On another occasion, the fellow and I were rounding in the rehabilitation department to directly observe our patients' progress. One of our patients was there for generalized weakness attributed to deconditioning following a prolonged hospitalization. He had recently been started on hemodialysis, performed through a temporary catheter. We watched the patient labor to walk between the parallel bars. Rather than improve with therapy, his legs were growing weaker by the day. I was concerned that an epidural abscess, seeded from the dialysis catheter, was causing cord compression. The fellow was skeptical because of the absence of pain, fever, or leukocytosis. This gave me a chance to reinforce some principles regarding the significance of demonstrable functional decline and the absence of the typical signs of infection in some older patients. I could sense that his doubts persisted, but he humored me anyway as we brought our patient for an MRI scan. His eyes widened as the images appeared on the monitor, revealing an abscess impinging on the spinal cord. I had encountered this uncommon phenomenon before, and it was gratifying to have the fellow with me to share in making this diagnosis—to pass the torch. To paraphrase Sherlock Holmes from The Hound of the Baskervilles, “It may be that you are not yourself luminous [yet], but that you are a conductor of light.” As with all clinician-educators, I hope that my trainee-conductors go on to illuminate others.

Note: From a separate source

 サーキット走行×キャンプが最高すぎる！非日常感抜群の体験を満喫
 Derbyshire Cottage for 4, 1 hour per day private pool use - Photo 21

In an empty office, I contemplated the contributions of trainees to my career. They compelled me to be thorough and systematic, to sharpen my focus, to justify my decisions with evidence and logic, and to strive to set a good example as a professional. Moreover, the wide-ranging discussions, the debates over the best approaches to complex patients, the open airing of the risks and rewards, the constant back and forth, was all akin to honing a knife to keep the edge keen. But most of all, teaching was fun, greatly enhancing my enjoyment of patient care. Oh, I still give a lecture now and then, but that is a thin gruel compared to the previous daily feast of facing clinical challenges with my trainees. I acknowledge an essential truth, that I needed them as much as they might have benefited from me.